[Start DATA FOR THIS TASK]

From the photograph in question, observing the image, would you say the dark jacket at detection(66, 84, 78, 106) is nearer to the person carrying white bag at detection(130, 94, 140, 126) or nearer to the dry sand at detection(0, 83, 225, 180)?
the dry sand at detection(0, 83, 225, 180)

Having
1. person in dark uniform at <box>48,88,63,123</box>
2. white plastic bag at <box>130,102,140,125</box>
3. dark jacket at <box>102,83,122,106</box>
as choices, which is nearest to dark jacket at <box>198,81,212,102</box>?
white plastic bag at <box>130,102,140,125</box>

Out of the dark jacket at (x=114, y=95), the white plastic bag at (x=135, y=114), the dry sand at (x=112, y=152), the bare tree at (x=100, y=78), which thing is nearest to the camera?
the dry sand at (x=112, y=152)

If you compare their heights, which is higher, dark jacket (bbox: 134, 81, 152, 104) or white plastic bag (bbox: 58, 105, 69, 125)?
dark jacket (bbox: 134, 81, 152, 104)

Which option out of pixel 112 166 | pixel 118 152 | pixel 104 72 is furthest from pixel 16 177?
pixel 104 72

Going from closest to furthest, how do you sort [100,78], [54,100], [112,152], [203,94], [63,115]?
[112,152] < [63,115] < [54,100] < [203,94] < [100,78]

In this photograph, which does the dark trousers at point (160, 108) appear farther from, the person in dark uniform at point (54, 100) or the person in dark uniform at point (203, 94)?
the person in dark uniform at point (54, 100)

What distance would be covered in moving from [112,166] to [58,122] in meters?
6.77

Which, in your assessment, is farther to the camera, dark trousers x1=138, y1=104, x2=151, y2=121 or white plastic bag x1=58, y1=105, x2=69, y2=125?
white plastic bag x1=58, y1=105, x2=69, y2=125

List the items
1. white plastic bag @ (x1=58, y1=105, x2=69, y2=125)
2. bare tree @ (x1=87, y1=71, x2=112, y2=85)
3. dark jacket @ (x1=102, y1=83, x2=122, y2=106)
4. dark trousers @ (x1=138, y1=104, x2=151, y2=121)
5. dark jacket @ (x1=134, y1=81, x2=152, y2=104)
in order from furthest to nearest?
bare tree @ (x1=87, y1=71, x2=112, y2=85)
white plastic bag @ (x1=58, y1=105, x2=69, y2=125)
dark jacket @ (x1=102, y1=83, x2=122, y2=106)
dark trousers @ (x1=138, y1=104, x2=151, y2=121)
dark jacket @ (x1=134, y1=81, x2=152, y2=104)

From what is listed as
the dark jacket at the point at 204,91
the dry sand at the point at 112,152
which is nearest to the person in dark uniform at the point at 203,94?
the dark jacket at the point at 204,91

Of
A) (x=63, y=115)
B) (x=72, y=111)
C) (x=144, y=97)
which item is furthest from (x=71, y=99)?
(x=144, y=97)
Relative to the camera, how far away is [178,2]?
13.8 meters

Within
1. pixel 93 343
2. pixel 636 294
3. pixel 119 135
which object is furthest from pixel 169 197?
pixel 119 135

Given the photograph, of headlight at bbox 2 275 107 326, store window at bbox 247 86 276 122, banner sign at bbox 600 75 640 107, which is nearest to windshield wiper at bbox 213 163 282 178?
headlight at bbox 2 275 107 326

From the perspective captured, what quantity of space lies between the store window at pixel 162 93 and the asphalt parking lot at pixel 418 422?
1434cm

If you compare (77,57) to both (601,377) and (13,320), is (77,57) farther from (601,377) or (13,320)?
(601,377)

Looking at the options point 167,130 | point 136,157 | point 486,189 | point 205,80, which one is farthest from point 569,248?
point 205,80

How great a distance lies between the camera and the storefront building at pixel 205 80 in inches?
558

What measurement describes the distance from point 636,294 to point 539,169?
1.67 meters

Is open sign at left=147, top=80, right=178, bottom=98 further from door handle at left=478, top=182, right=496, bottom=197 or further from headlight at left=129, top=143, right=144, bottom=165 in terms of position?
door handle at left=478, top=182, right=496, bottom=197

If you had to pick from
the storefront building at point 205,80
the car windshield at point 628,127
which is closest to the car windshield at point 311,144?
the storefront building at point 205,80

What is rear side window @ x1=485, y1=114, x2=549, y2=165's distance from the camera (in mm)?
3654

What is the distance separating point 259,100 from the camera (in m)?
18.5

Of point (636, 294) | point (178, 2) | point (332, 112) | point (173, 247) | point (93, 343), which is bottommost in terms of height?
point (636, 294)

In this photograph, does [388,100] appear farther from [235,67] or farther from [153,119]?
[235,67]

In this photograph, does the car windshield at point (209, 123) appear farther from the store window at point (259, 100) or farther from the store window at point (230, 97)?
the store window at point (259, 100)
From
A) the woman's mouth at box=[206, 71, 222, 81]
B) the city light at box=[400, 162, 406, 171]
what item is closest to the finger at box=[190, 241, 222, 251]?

[End DATA FOR THIS TASK]

• **WHAT THE EXERCISE ASKS**
Can you copy the records word for word, from the line that contains "How great a" through the end of the records, including both of those lines?

• **RESULT BELOW**
How great a distance lies between the camera and the storefront building at pixel 205 80 in inches?
558

What measurement describes the distance from point 636,294 to point 539,169?
1.67 meters

Is open sign at left=147, top=80, right=178, bottom=98 further from door handle at left=478, top=182, right=496, bottom=197 or further from headlight at left=129, top=143, right=144, bottom=165 in terms of position?
door handle at left=478, top=182, right=496, bottom=197

If you had to pick from
the storefront building at point 205,80
the car windshield at point 628,127
which is closest to the car windshield at point 311,144?
the storefront building at point 205,80

What is rear side window @ x1=485, y1=114, x2=549, y2=165's distance from the camera (in mm)?
3654

What is the distance separating point 259,100 from the camera (in m)?
18.5

Of point (636, 294) | point (178, 2) | point (332, 112) | point (173, 247) | point (93, 343), which is bottommost in terms of height?
point (636, 294)

In this photograph, does [388,100] appear farther from [235,67] or farther from [153,119]?
[235,67]

In this photograph, does the car windshield at point (209, 123) appear farther from the store window at point (259, 100) or farther from the store window at point (230, 97)?
the store window at point (259, 100)
From
A) the woman's mouth at box=[206, 71, 222, 81]
B) the city light at box=[400, 162, 406, 171]
what item is closest to the finger at box=[190, 241, 222, 251]?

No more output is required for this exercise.